Part (a) Use the model to calculate the probability that an O-ring will become damaged at each of the following ambient temperatures: 51, 53, and 55 degrees Fahrenheit.
temp <- c(53, 57, 58, 63, 66, 67, 67, 67, 68, 69, 70, 70, 70, 70, 72, 73, 75, 75, 76, 76, 78, 79, 81,
53, 57, 58, 63, 66, 67, 67, 67, 68, 69, 70, 70, 70, 70, 72, 73, 75, 75, 76, 76, 78, 79, 81,
53, 57, 58, 63, 66, 67, 67, 67, 68, 69, 70, 70, 70, 70, 72, 73, 75, 75, 76, 76, 78, 79, 81,
53, 57, 58, 63, 66, 67, 67, 67, 68, 69, 70, 70, 70, 70, 72, 73, 75, 75, 76, 76, 78, 79, 81,
53, 57, 58, 63, 66, 67, 67, 67, 68, 69, 70, 70, 70, 70, 72, 73, 75, 75, 76, 76, 78, 79, 81,
53, 57, 58, 63, 66, 67, 67, 67, 68, 69, 70, 70, 70, 70, 72, 73, 75, 75, 76, 76, 78, 79, 81)

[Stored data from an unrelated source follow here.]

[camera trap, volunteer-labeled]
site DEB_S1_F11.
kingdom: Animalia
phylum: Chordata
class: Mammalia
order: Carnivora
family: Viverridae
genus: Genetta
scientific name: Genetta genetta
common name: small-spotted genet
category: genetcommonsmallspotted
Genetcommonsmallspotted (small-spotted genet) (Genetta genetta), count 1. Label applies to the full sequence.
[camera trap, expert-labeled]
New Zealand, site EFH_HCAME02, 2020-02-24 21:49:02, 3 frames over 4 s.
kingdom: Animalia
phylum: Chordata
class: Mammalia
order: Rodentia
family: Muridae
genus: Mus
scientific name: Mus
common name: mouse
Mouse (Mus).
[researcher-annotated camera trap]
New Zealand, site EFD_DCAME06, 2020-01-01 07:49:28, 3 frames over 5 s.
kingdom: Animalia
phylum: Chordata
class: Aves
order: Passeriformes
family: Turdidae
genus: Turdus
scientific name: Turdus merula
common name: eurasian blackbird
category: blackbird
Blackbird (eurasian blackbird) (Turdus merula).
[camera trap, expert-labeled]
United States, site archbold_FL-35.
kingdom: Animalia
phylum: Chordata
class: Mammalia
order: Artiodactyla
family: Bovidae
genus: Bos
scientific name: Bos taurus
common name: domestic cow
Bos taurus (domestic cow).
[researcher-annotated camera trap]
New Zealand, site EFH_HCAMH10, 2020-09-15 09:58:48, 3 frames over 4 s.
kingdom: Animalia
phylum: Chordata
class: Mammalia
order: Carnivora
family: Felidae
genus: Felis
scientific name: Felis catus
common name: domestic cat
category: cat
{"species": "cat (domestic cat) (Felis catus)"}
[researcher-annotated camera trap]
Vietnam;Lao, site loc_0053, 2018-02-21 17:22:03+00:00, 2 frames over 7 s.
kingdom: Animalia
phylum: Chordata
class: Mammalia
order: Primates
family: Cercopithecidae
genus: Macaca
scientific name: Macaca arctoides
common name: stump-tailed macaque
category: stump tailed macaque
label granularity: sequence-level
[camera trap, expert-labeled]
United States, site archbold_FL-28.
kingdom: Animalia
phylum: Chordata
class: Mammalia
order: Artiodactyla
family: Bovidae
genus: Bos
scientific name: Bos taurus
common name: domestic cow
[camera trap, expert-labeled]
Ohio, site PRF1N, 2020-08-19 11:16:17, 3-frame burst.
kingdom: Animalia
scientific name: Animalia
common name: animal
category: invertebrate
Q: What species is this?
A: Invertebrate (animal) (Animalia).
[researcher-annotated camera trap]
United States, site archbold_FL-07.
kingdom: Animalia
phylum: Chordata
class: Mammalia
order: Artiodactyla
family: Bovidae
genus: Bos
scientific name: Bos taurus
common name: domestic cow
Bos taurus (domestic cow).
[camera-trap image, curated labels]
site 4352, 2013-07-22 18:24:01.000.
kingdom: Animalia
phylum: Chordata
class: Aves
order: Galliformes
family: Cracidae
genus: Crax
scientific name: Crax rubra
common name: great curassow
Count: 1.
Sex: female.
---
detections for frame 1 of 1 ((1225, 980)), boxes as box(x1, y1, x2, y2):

failure <- c(1, 1, 1, 1, 0, 0, 0, 0, 0, 0, 1, 0, 1, 0, 0, 0, 0, 1, 0, 0, 0, 0, 0,
1, 0, 0, 0, 0, 0, 0, 0, 0, 0, 0, 0, 0, 0, 0, 0, 0, 0, 0, 0, 0, 0, 0,
1, 0, 0, 0, 0, 0, 0, 0, 0, 0, 0, 0, 0, 0, 0, 0, 0, 0, 0, 0, 0, 0, 0,
1, 0, 0, 0, 0, 0, 0, 0, 0, 0, 0, 0, 0, 0, 0, 0, 0, 0, 0, 0, 0, 0, 0,
1, 0, 0, 0, 0, 0, 0, 0, 0, 0, 0, 0, 0, 0, 0, 0, 0, 0, 0, 0, 0, 0, 0,
0, 0, 0, 0, 0, 0, 0, 0, 0, 0, 0, 0, 0, 0, 0, 0, 0, 0, 0, 0, 0, 0, 0)
glm.missions <- glm(failure ~ temp, family = binomial)
summary(glm.missions)
##
## Call:
## glm(formula = failure ~ temp, family = binomial)
##
## Deviance Residuals:
## Min 1Q Median 3Q Max
## -1.2646 -0.3395 -0.2472 -0.1299 3.0216
##
## Coefficients:
## Estimate Std. Error z value Pr(>|z|)
## (Intercept) 11.66299 3.29616 3.538 0.000403 ***
## temp -0.21623 0.05318 -4.066 4.77e-05 ***
## ---
## Signif. codes: 0 '***' 0.001 '**' 0.01 '*' 0.05 '.' 0.1 ' ' 1
##
## (Dispersion parameter for binomial family taken to be 1)
##
## Null deviance: 76.745 on 137 degrees of freedom
## Residual deviance: 54.759 on 136 degrees of freedom
## AIC: 58.759
##
## Number of Fisher Scoring iterations: 6
prob <- data.frame(temp = c(50:85), prob = rep(0, length(c(50:85))))
prob[, 2] <- predict(glm.missions, newdata = data.frame(temp = prob[, 1]), type = "response")
prob[prob$temp == 51, 2]
## [1] 0.6536388
prob[prob$temp == 53, 2]
## [1] 0.5504788
prob[prob$temp == 55, 2]
## [1] 0.4427862
The probability that O-ring will become damaged at 51 F is 65.36%. At 53 F it is 55.05%; and, at 55 F it is 44.28%. Alternatively, I could have plugged the temperatures into the model equation and solved for \(\hat{p}\).
Part (b) Add the model-estimated probabilities from part (a) on the plot, then connect these dots using a smooth curve to represent the model-estimated probabilities.
plot(prob$temp, prob$prob, xlab = "Temperature", ylab = "Probability of Damage")
curve(predict(glm.missions, data.frame(temp=x), type="response"), add=TRUE)
Part (c) Describe any concerns you may have regarding applying logistic regression in this application, and note any assumptions that are required to accept the model’s validity.
The model assumes that an O-ring damage is a binary event - it is either damaged (1) or not (0). However, it may be the case that degree of damage carries significant information. It also assumes that observations are independent. However, they may not be independent due to the manufacturing process of O-rings and other factors or if the O-rings are reused for different missions. There may be some connection between failures on the same mission. We have 138 observations with 11 failures, but they come from only 23 missions. The sample size may not be large enough. Finally, there may be other significant factors that contribute to O-ring damage, so the model could be improved by adding other significant variables.